====== SELECTED PASSAGE ======

We recently blogged about a security breach on a Utah state computer server that revealed the personal information of almost 1,000,000 Utah Medicaid recipients. Now comes word that in early April a state worker in South Carolina accessed confidential information on Medicaid patients,
The South Carolina state worker, Christopher Lykes Jr., was arrested and charged with numerous crimes surrounding his acquiring of confidential personal information for more than 225,000 Medicaid patients. Mr. Lykes collected this information and allegedly sent it to his own personal, unsecured e-mail account. The data stolen included personal names, addresses, birth dates, Medicare ID numbers, and Social Security numbers.
Mr. Lykes was a project manager for the South Carolina Department of Health and Human Services, and apparently sent the information to at least one other person. After learning of the security breach, South Carolina officials sent notification letters to Medicaid patients who may have had their information compromised.
This security breach, along with the previous breach in Utah, highlights the problem with giving personal information. Both of these breaches happen because either an employee acted intentionally or unintentionally, yet both employees had access to confidential information. There is nothing the South Carolina Medicaid patients could have done to stop this from taking place. Computer security experts warn that such breaches may become more common in the future as more data is collected and stored on government or private computers.

======

ASSIGNED TASK 1:
Answer these from the text about the South Carolina Medicaid breach, one line each:
(a) For how many Medicaid patients did Christopher Lykes Jr. acquire confidential personal information?
(b) What was his job?
(c) What did South Carolina officials send after learning of the breach?
ASSIGNED TASK 2: From the text about the South Carolina Medicaid breach, repeat word for word the stretch from "We recently blogged" through "Social Security numbers.".

====== DATA ======

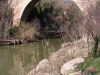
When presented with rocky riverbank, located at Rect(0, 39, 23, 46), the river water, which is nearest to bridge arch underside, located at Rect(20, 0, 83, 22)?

======

WRITTEN ANSWER 1:
(a) More than 225,000
(b) Project manager for the South Carolina Department of Health and Human Services
(c) Notification letters to Medicaid patients who may have had their information compromised

WRITTEN ANSWER 2:
We recently blogged about a security breach on a Utah state computer server that revealed the personal information of almost 1,000,000 Utah Medicaid recipients. Now comes word that in early April a state worker in South Carolina accessed confidential information on Medicaid patients,
The South Carolina state worker, Christopher Lykes Jr., was arrested and charged with numerous crimes surrounding his acquiring of confidential personal information for more than 225,000 Medicaid patients. Mr. Lykes collected this information and allegedly sent it to his own personal, unsecured e-mail account. The data stolen included personal names, addresses, birth dates, Medicare ID numbers, and Social Security numbers.